Lee was between two fires — Hooker in front and Sedgwick in the rear, both of whose forces were too strong to be attacked simultaneously. Again the daring leader of the Confederate legions did the unexpected, and divided his army in the presence of the foe, though he was without the aid of his great lieutenant, “StonewallJackson.

During the night Lee made his preparations, and when dawn appeared in the eastern skies the movement began. Sedgwick, weak and battered by his contact with Early on the preceding afternoon, resisted bravely, but to no avail, and the Confederates closed in upon him on three sides, leaving the way to Banks's Ford on the Rappahannock open to escape. Slowly the Federals retreated and, as night descended, rested upon the river bank.

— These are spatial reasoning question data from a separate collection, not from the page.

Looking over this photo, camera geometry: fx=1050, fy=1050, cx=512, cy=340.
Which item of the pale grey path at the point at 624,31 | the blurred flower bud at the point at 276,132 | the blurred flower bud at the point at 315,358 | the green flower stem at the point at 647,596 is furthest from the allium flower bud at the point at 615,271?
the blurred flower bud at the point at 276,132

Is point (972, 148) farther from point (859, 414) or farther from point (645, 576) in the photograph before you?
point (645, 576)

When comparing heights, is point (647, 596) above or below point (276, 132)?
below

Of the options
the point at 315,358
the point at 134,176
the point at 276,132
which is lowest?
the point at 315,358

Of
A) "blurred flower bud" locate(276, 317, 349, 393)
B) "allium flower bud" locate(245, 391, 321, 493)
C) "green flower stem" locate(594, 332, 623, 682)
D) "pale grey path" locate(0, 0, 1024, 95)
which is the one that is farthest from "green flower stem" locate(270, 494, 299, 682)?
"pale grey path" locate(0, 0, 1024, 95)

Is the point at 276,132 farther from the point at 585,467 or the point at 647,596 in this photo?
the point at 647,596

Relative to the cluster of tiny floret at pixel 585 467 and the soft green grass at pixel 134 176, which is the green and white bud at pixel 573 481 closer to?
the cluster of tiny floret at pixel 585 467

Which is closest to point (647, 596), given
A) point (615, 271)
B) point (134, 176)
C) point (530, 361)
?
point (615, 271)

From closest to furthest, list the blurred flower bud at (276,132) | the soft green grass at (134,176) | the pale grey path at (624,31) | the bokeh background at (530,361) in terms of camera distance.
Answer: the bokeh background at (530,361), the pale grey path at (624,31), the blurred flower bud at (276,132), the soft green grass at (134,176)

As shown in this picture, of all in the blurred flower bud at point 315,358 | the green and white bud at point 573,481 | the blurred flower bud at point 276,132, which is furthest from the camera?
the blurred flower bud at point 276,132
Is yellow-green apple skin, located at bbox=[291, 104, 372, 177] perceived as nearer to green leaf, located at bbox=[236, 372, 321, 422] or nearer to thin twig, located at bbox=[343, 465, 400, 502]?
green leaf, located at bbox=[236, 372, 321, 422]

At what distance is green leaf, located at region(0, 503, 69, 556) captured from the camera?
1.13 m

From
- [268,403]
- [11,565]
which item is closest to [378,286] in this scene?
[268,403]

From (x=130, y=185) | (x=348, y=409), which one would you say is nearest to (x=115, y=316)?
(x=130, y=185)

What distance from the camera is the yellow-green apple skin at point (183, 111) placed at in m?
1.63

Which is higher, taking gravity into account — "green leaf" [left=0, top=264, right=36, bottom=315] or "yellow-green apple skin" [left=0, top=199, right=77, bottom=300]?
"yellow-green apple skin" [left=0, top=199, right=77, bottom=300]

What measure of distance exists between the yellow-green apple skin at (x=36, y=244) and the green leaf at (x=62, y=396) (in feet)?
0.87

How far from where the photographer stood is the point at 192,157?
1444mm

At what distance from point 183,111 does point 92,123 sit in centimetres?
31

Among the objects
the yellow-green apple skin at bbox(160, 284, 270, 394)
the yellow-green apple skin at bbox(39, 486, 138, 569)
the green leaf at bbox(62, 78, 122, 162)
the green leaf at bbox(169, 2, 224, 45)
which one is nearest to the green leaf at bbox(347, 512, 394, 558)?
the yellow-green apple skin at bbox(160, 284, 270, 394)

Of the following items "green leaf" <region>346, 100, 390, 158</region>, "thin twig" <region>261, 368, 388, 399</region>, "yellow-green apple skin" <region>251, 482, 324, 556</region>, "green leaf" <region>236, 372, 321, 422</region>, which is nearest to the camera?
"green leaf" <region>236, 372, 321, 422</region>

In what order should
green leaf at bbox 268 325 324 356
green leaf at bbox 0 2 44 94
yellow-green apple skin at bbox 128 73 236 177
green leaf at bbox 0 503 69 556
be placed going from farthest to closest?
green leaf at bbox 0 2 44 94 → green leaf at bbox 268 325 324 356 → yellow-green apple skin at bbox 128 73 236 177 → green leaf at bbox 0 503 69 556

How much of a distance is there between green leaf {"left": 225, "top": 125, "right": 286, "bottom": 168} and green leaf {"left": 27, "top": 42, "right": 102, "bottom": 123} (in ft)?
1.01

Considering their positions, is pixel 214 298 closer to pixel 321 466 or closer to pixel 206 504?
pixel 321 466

After dark the return to the northern side was begun by Sedgwick's men, and the Chancellorsville campaign was practically ended.

The long, deep trenches full of Federal and Confederate dead told the awful story of Chancellorsville. If we gaze into these trenches, which by human impulse we are led to do, after the roar and din of the carnage is still, the scene greeting the eye will never be forgotten. Side by side, the heroes in torn and bloody uniforms, their only shrouds, were gently laid.

The Union loss in killed and wounded was a little over seventeen thousand, and it cost the South thirteen thousand men to gain this victory on the banks of the Rappahannock. The loss to both armies in officers was very heavy.

The two armies were weary and more than decimated. It appeared that both were glad at the prospect of a cessation of hostilities. On the night of May 5th, in a severe storm, Hooker conveyed his corps safely across the river and settled the men again in their cantonments of the preceding winter at Falmouth. The Confederates returned to their old encampment at Fredericksburg.